Rio Carnival is arguably the most famous party in the world, and images of the legendary samba school parades are beamed across the world live from the purpose-built Sambadrome each year. But while the world's eyes are trained on the sexy samba dancers, elaborate costumes and themed floats, much of the real carnival fun is taking place elsewhere in Rio.
Carnival is Rio's big annual festival held in February and/or March; it lasts from the Friday to the Tuesday before Lent. But entrance to the samba school parades (the main attractions), which take place over the four days of Carnival, is an expensive affair, starting at well over R$100 for the "cheap seats" and spiraling into thousands of reais for luxury boxes. As such, the masses have taken their parties to the streets in the form of Carnival blocos (street parties).
Carnival blocos are Rio's biggest party — Photo courtesy of Lucy Bryson
These street parties take place the length and breadth of the city, and see baterias (drum-led percussion groups) leading thousands of partiers through the streets of Rio. Blocos have been building in both number and popularity in recent years, and each follows a set route through a given neighborhood of Rio.

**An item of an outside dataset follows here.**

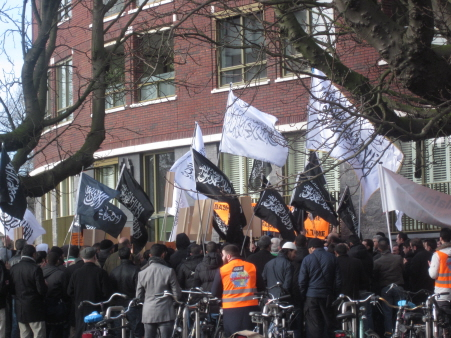 Den Haag, 25 februari 2012. Manifestatie van Hizb ut-Tahrir in solidariteit met moslimfundamentalisten in Syrië.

In 2013, there were close to 500 official blocos held in Rio, parading along the beaches of Ipanema and Copacabana, through the sticky streets of Centro and along the winding cobbled paths of Santa Teresa. The oldest, and most popular, is Centro-based Cordao de Bola Preta, which began life in 1918 as a group of local musicians organizing a street party for neighborhood partiers. Today, their bloco attracts literally millions of partiers (In 2012, over two million revelers joines the party.); it's one of the liveliest parties of Carnival.
Blocos generally take a theme or dress code (Cordao do Bola Preta is black and white, for example.) and have a set "anthem" each year, which many partiers will be well acquainted with prior to Carnival, thanks to a series of rehearsals that are open to the public and tend to be very lively affairs.
Fancy dress is part of the street party fun — Photo courtesy of Lucy Bryson
Other hugely popular blocos include Carmelitas in Santa Teresa, which has become so popular that organizers tend to deliberately advertise incorrect timetables for their parades in order to prevent too many people from turning up - keep an eye on social media for last-minute timetable changes.
The good news for partiers is that blocos begin well before the official start of Carnival, and they continue for a few days afterwards. Budget travelers who are priced out of Rio during the four days of Carnival "proper" may still have a chance to join in the party fun.
The blocos may begin at the crack of dawn and run well into the night, making for an exhausting few days for determined partiers. Keep an eye out for vendors selling homemade frozen caipirinhas, which cost just a couple of reais and help keep the party spirit alive when the sun beats down.